[Document excerpt]
>>
Food-restricted birds consumed more of the food provided in the experimental trays (i.e. had lower GUDs) than ad libitum-fed birds (ad libitum fed: 0.59±0.17 g; food restricted: 1.52±0.13 g; t16=−4.34, P=0.0005).
Effects of photoperiod and food availability on baseline plasma LH and testosterone
Transfer from SD to LD increased pre-challenge plasma LH and testosterone in both ad libitum-fed and food-restricted birds (LH: F1,16=7.23, P=0.016; testosterone: F1,16=13.94, P=0.002; Fig. 2). However, there was neither a significant effect of food availability on pre-challenge plasma levels of these hormones (LH: F1,16=3.13, P=0.096; testosterone: F1,16=0.09, P=0.77; Fig. 2) nor a significant interaction between photoperiod and food availability (LH: F1,16=1.28, P=0.28; testosterone: F1,16=2.25, P=0.15; Fig. 2).
<<
[Exercise directions]
Copy the passage on photoperiod, food restriction and hormone levels in birds word for word, starting with "Effects of photoperiod" and going on through "P=0.15; Fig. 2).". The listing that comes next is taken from a different source.

[Information shown]
>>
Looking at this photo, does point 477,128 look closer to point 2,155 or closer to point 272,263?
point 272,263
<<
>>
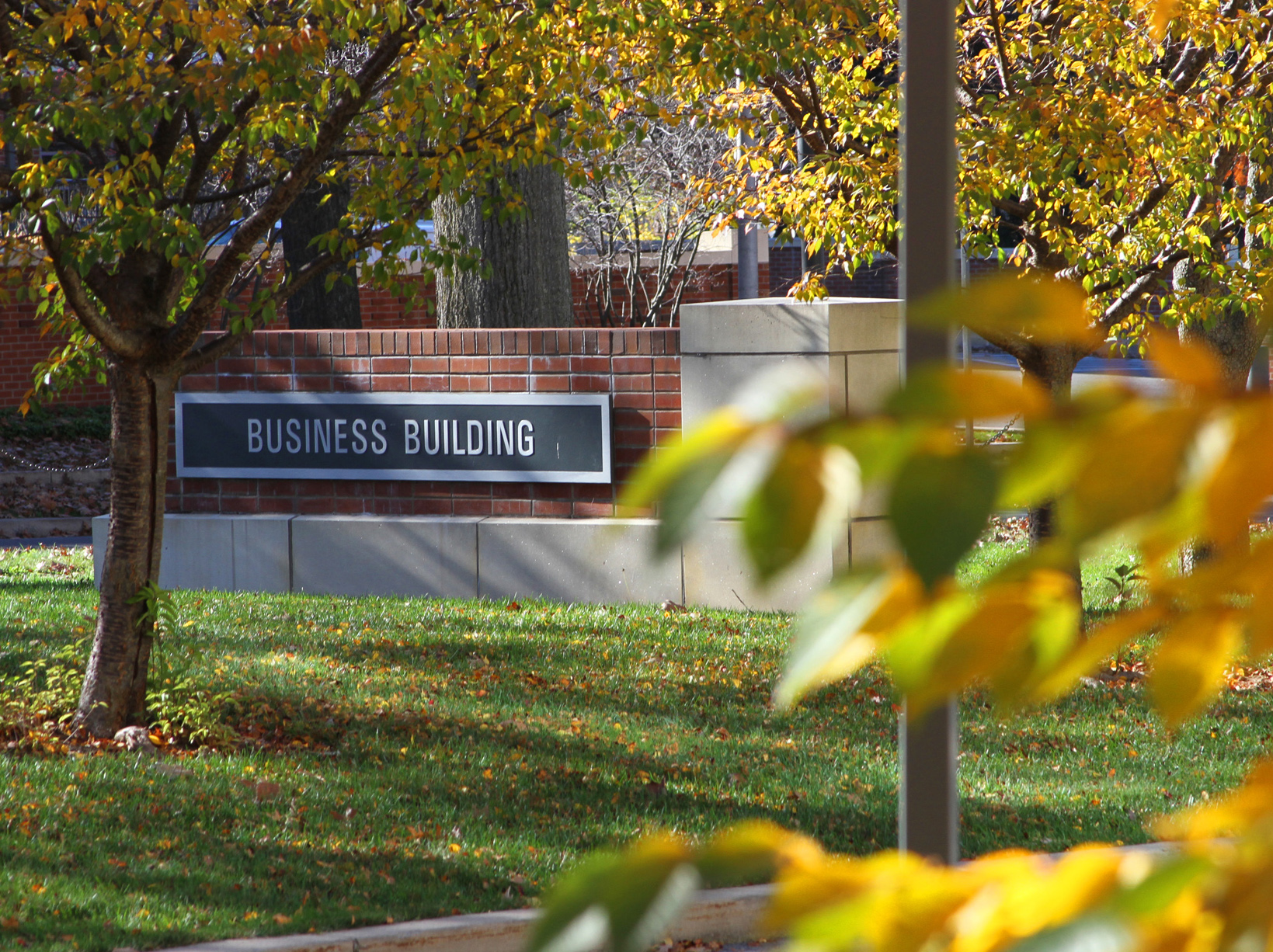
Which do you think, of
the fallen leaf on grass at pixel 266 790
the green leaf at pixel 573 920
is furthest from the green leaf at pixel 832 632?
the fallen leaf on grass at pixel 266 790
<<
[Task response]
Effects of photoperiod and food availability on baseline plasma LH and testosterone
Transfer from SD to LD increased pre-challenge plasma LH and testosterone in both ad libitum-fed and food-restricted birds (LH: F1,16=7.23, P=0.016; testosterone: F1,16=13.94, P=0.002; Fig. 2). However, there was neither a significant effect of food availability on pre-challenge plasma levels of these hormones (LH: F1,16=3.13, P=0.096; testosterone: F1,16=0.09, P=0.77; Fig. 2) nor a significant interaction between photoperiod and food availability (LH: F1,16=1.28, P=0.28; testosterone: F1,16=2.25, P=0.15; Fig. 2).